The project of creating Germany’s first LNG jetty is under an immense time crunch and is of stellar importance for ensuring that Germany’s gas supply is secure. Due to Russia’s war against the Ukraine, Germany’s gas supply has become less than secure. Alternatives had to be created literally overnight in order to secure the gas supply for the winter. Wilhelmshaven proved to be
the ideal site for a liquefied gas terminal, since a commensurate jetty was already in place in the form of Vynova’s UVG bridge. The existing bridge has undergone a step-by-step refurbishment and is now efficient and ready for operation. Prior to that decision, Niedersachsen Ports, in a joint effort with Uniper, had examined the feasibility of such venture. Only a month from now, the first FSRU will be able to dock at this location.
On May 1, 2022, Niedersachsen’s State Agency for Water Management, Coastal Defense, and Nature Conservation (NLWKN) had given their green light for the early start of construction. The start of construction was ushered in on May 5 with the first pile-driver blow.

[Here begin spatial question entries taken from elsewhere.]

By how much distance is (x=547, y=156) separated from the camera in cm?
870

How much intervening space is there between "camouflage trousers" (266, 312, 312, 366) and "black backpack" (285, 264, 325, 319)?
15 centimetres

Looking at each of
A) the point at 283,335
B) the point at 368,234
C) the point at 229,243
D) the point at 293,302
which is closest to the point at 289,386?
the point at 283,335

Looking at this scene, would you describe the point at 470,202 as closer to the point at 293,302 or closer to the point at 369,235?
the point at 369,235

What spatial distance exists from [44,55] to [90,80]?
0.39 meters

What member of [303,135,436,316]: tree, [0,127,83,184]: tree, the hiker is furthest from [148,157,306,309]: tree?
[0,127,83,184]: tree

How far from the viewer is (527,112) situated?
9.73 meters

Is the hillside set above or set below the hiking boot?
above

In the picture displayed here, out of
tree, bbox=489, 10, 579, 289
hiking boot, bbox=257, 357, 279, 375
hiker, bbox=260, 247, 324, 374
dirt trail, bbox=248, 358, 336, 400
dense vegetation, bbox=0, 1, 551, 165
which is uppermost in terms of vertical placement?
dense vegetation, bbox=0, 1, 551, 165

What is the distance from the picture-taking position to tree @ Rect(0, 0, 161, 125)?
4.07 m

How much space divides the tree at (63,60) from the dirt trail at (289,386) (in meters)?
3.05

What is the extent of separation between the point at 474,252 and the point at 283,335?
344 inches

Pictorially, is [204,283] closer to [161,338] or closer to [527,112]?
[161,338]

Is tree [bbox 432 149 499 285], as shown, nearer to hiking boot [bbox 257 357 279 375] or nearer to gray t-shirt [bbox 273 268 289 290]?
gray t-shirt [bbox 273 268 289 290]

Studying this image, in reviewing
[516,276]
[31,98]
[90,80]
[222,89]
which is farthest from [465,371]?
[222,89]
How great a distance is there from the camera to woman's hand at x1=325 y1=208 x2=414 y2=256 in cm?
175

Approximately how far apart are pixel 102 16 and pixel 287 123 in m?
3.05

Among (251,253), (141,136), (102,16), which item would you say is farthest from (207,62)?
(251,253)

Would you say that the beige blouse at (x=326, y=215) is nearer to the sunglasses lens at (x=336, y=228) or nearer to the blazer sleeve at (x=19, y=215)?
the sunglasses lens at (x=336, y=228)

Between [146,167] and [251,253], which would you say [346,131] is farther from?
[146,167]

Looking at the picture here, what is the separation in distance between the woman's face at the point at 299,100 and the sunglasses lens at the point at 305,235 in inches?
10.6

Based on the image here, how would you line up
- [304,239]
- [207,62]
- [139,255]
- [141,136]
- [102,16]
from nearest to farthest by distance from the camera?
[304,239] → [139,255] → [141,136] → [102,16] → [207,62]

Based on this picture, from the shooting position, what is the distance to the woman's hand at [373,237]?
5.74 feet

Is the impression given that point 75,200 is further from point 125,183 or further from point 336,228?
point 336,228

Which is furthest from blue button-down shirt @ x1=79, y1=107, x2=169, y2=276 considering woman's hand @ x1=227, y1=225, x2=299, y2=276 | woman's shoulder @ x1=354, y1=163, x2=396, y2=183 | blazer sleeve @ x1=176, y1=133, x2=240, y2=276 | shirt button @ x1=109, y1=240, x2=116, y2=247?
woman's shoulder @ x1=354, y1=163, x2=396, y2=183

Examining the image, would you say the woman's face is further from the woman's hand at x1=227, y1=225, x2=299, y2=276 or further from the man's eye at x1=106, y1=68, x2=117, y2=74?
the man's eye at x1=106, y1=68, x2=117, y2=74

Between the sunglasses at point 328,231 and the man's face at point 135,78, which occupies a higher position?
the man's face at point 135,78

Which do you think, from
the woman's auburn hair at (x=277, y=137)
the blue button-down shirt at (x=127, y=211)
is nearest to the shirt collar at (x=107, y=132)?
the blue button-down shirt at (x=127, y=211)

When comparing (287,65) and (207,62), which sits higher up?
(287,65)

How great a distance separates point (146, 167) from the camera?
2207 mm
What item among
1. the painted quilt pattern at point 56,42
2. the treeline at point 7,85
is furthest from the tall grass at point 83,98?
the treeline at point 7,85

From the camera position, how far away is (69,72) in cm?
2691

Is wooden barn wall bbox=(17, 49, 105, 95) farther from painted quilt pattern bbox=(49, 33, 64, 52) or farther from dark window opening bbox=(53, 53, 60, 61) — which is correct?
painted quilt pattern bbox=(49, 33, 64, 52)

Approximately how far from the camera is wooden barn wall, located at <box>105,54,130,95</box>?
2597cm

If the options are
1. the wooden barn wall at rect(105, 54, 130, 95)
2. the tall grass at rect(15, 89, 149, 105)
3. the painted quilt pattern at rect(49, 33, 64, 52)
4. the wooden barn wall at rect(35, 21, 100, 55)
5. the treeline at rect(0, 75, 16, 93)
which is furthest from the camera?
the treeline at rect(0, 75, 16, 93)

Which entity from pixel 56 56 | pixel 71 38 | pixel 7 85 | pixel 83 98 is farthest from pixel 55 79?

All told, and depending on the day-to-day requirements, some 30 to 40 individuals were working at the construction site throughout the entire construction phase. For the foundation, a total of 194 pylons were impact-driven into the ground to give the structure the necessary stability. A total of nine semi-finished components were prefabricated and towed on a pontoon to the construction site. The weight of each component is between 160 and 380 metric tons. The platform and the access gangways of the jetty were manufactured from these concrete parts. Steel was also installed in the construction of the access gangways – all told, a total of 350 meters in length for 18 gangways. And finally, for the mooring and fastening of the FSRUs, slip hooks were installed on the mooring dolphins that are designed to withstand a weight of 150 metric tons.
In total, more than 7,000 metric tons of steel and in excess of 3,000 m2 of concrete were installed.